Does $x+\sqrt{x}$ ever round to a perfect square, given $x\in \mathbb{N}$?

Assume $x\in\Bbb Z^+$. If $x=m^2$ is a pefect square, then $$m^2<x+\sqrt x=m^2+m<m^2+2m+1=(m+1)^2$$ an so $x+\sqrt x=R(x+\sqrt x)$ cannot be a perfect square. Thus we need only consider the case that $x$ is not a perfect square, which makes $\lfloor x+\sqrt x\rfloor <\lceil x+\sqrt x\rceil$.

Let $n\in\Bbb Z^+$ be maximal with $n(n+1)<x$. Then $x=n^2+n+d$ with $1\le d\le (n+1)(n+2)-n(n+1)=2n+2$. This makes $$\lfloor x+\sqrt x\rfloor = n^2+n+d+n=(n+1)^2+d-1.$$ This is $\ge (n+1)^2$ and $\le n^2+4n+2<(n+2)^2 $.

Hence $ k^2=\lfloor x+\sqrt x\rfloor$ implies $k=n+1$, $x=n^2+n+1$. But $$(n+\tfrac12)^2=n^2+n+\tfrac14<x$$ implies that $x+\sqrt x$ should round up, not down.

Similarly, $k^2=\lceil x+\sqrt x\rceil = \lfloor x+\sqrt x\rfloor+1$ implies $k=n+2$, $d=(n+2)^2+1-(n+1)^2=2n+2$, $x=n^2+3n+2$. But $$ (n+\tfrac32)^2=n^2+3n+\tfrac 94>x$$ implies that $x+\sqrt x$ should be rounded down, not up.

We conclude that $R(x+\sqrt x)$ is never a perfect square for $x\in\Bbb Z^+$.
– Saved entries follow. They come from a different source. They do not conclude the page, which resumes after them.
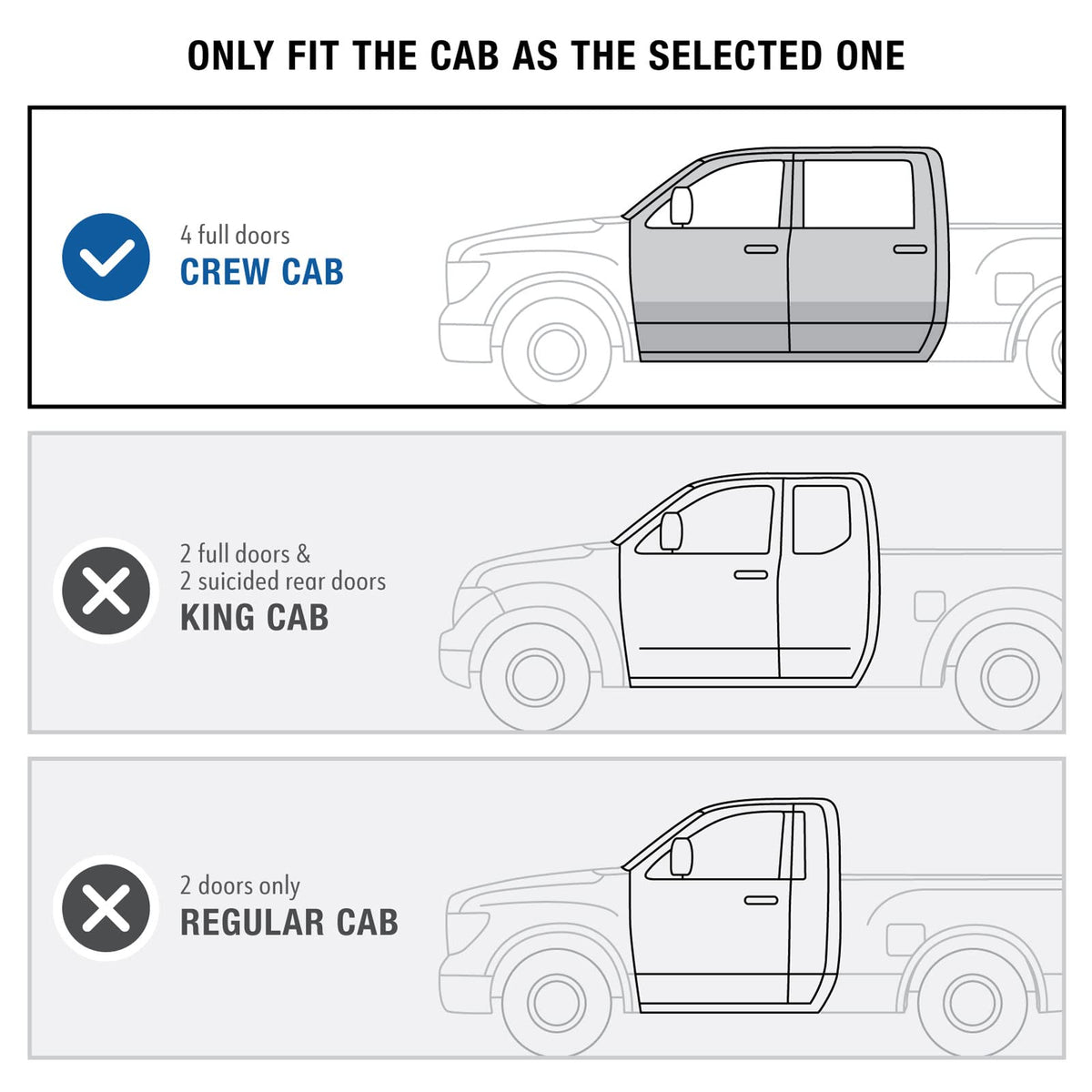 ONLY FIT THE CAB AS THE SELECTED ONE

4 full doors
CREW CAB

2 full doors &
2 suicided rear doors
KING CAB

2 doors only
REGULAR CAB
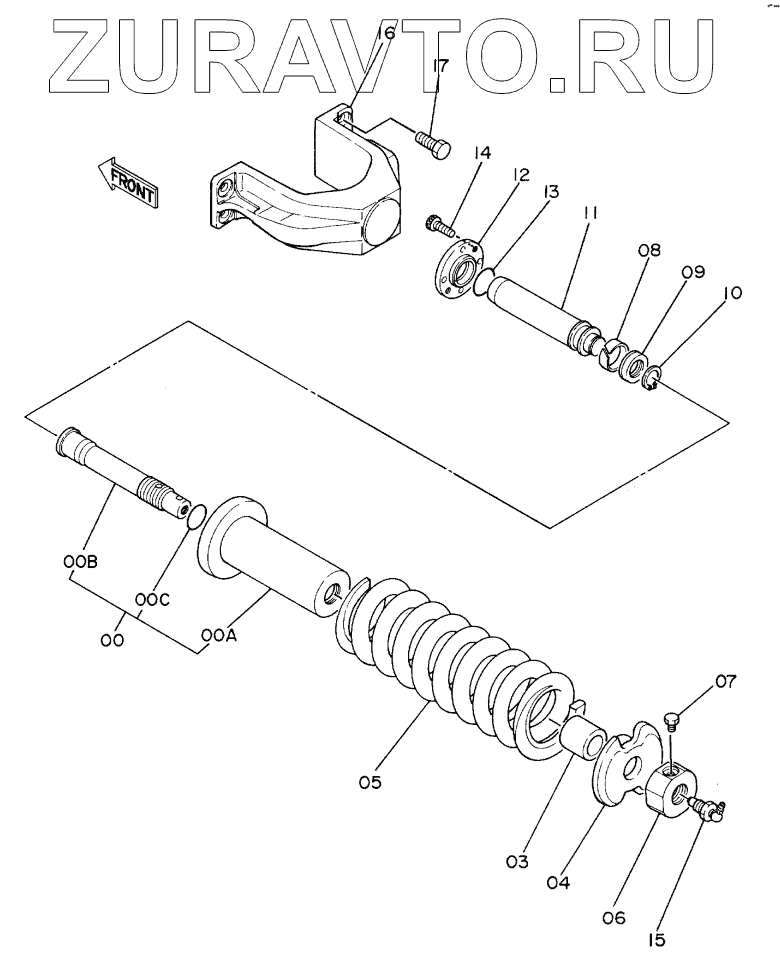 ZURAVTO.RU

16
17
FRONT
14
12
13
11
08
09
10
00B
00C
00
00A
05
07
03
04
06
15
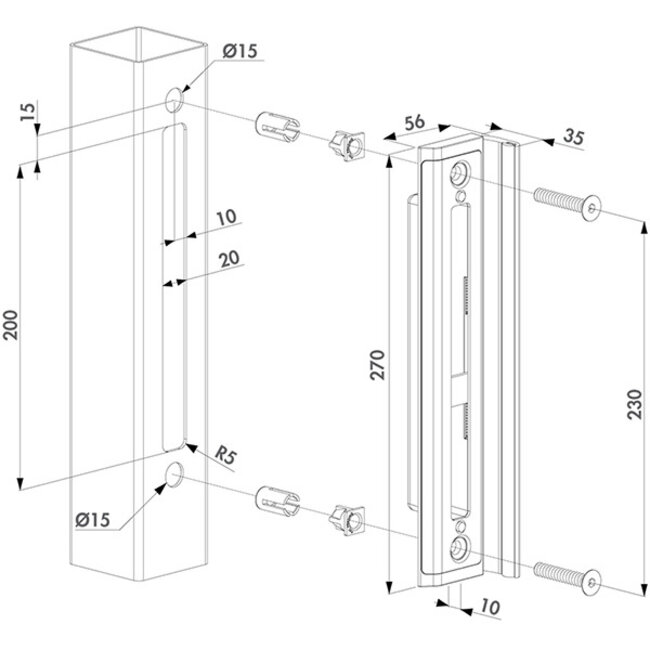 Ø15
15
56
35
10
20
200
270
230
R5
Ø15
10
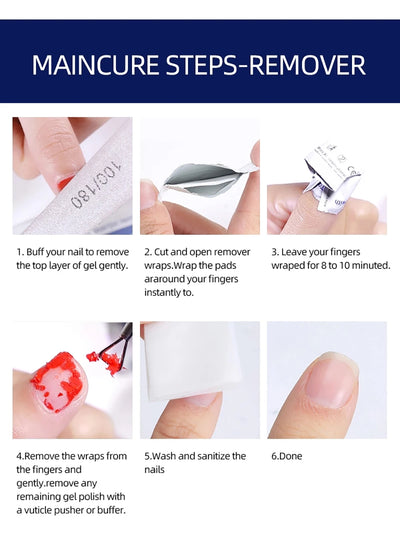 MAINCURE STEPS-REMOVER

100/180

1. Buff your nail to remove the top layer of gel gently.

2. Cut and open remover wraps.Wrap the pads araround your fingers instantly to.

3. Leave your fingers wraped for 8 to 10 minuted.

4.Remove the wraps from the fingers and gently.remove any remaining gel polish with a vuticle pusher or buffer.

5.Wash and sanitize the nails

6.Done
$$\sqrt{n^2+n+1}= \sqrt{\left(n+\frac12\right)^2+\frac 34} > n+\frac 12$$ And $$\sqrt{n^2+n+1} < \sqrt{n^2+2n+1} =n+1$$

$$\implies n+0.5 <\sqrt{n^2+n+1} <n+1$$

Thus $\rm{fractional part}{(n^2+n+1)}>0.5$